You can safely ,consistently lower your pH with distilled or RO water.25% would be the most I would think you would need to mix during waterchanges and your pH would go down to 7.5-7.7 I would think.
all my woods lowered my pH for a couple months, but the effect did go away.


----------



## MriGuy85 (Aug 29, 2013)

Would I do that all in one change? Would a drop like that shock my fish?


----------



## coralbandit (Jul 29, 2012)

The trick is to mix/cut the RO/distilled with your tap to get the pH you want.I used 25% as an example(may be a money mix though,doing the math?).I would think you could add 25% ro or distilled with your next waterchange without any distress to your fish.Test and see what 1 g of distilled does to 4 gallons of your tap(I guess that is only 20%).But you get it,just mix and test to get where you want and then it can be repeated all the time for 'safe consistent" reduction.


----------



## MriGuy85 (Aug 29, 2013)

So you're saying once I find the right mixture, I can fill my tank with tap to a certain level and the rest of the way with distilled? I don't have to mix it before filling right? That seems like a lot of work.


----------



## coralbandit (Jul 29, 2012)

MriGuy85 said:


> So you're saying once I find the right mixture, I can fill my tank with tap to a certain level and the rest of the way with distilled? I don't have to mix it before filling right? That seems like a lot of work.
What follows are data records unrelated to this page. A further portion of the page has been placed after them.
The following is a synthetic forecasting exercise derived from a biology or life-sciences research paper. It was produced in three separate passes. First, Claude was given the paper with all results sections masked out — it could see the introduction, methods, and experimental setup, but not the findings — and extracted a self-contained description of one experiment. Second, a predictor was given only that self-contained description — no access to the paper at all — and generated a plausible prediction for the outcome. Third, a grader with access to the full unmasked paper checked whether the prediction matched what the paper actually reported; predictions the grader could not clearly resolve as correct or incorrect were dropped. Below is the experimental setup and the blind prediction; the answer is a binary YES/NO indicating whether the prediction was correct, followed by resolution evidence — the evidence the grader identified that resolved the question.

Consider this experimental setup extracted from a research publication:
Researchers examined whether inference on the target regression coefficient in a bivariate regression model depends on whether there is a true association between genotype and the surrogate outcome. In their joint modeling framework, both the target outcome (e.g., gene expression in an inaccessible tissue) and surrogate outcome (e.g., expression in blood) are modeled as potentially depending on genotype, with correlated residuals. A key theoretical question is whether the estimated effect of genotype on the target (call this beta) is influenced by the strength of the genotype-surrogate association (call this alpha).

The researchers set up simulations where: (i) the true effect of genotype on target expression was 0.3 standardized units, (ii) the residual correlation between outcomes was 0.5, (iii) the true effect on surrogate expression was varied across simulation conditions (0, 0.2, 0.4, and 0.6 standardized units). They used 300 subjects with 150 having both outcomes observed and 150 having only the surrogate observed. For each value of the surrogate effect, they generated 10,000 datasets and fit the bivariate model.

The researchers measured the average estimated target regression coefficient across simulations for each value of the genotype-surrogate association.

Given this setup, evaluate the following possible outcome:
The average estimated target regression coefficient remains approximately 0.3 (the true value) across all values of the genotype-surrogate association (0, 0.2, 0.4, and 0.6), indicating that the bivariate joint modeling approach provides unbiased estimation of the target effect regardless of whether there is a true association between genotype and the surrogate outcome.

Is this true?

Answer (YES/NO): YES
I don't think mixing is necessary,but it wouldn't be a big deal to mix IMO?
As long as tank is circulating the water is being mixed as soon as you add it anyways.


----------



## jrman83 (Jul 9, 2010)

A 50% mixture would be needed to get you in the 7.5-7.7 range. I do this every week and start at the same value of of 8.2. I mix in 6.8 RODI water.

I would recommend testing for GH/KH before you do this (and after), just to know what you are doing. They are likely high if your ph is also that high, but it is a matter of knowing vs not knowing.


----------



## MriGuy85 (Aug 29, 2013)

Are those values important or is it just a knowledge base type thing?


----------



## Shakti (Jun 1, 2014)

I'm a newbie here so what is RO Water?


----------



## jrman83 (Jul 9, 2010)

MriGuy85 said:


> Are those values important or is it just a knowledge base type thing?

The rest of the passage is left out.